Another issue that you need to take care of is the identification and removal of any duplicate records on a database. Either because Google AdWords does not have a mechanism to identify new and updated records or because of errors on data pipelines, duplicate records might be introduced to your database.
In general, ensuring the quality of the data that is inserted in your database is a big and difficult issue.
Load data from Google AdWords to Snowflake
Usually, data is loaded into Snowflake in a bulk way, using the COPY INTO command. Files containing data, usually in JSON format, are stored in a local file system or in Amazon S3 buckets. Then a COPY INTO command is invoked on the Snowflake instance and data is copied into any data warehouse.
The files can be pushed into Snowflake using the PUT command, into a staging environment before the COPY command is invoked.
Another alternative is to upload data directly into a service like Amazon S3 from where Snowflake can access every data directly.
Finally, Snowflake offers a web interface as a data loading wizard where someone can visually setup and copy data into the data warehouse. Just keep in mind, that the functionality of this wizard is limited compared to the rest of the methods.
Snowflake in contrast to other technologies like Redshift, does not require a data schema to be packed together with the data that will be copied. Instead, the schema is part of the query that will copy data into the data warehouse. This simplifies the data loading process and offers more flexibility on data type management.
Updating your Google AdWords data on Snowflake
As you will be generating more data on AdWords, you will have to update your older data on Snowflake. This includes new records together with updates to older records that for any reason have been updated on Google AdWords.
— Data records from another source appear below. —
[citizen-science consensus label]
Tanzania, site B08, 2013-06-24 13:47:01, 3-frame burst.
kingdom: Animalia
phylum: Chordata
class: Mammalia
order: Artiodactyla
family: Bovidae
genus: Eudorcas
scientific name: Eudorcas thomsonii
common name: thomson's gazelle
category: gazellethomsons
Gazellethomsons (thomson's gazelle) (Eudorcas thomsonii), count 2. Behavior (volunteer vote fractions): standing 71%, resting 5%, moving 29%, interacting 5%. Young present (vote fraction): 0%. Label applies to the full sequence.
You will need to periodically check AdWords for new data and repeat the process that has been described previously while updating your currently available data if needed. Updating an already existing row on a Snowflake table is achieved by creating UPDATE statements.
Snowflake has a great tutorial on the different ways of handling updates, especially using primary keys.
Another issue that you need to take care of is the identification and removal of any duplicate records on your database. Either because Google AdWords does not have a mechanism to identify new and updated records or because of errors on your data pipelines, duplicate records might be introduced to a database.
In general, ensuring the quality of data that is inserted in your database is a big and difficult issue.
The best way to load data from Google AdWords to Snowflake
So far we just scraped the surface of what you can do with Snowflake and how to load data into it. Things can get even more complicated if you want to integrate data coming from different sources.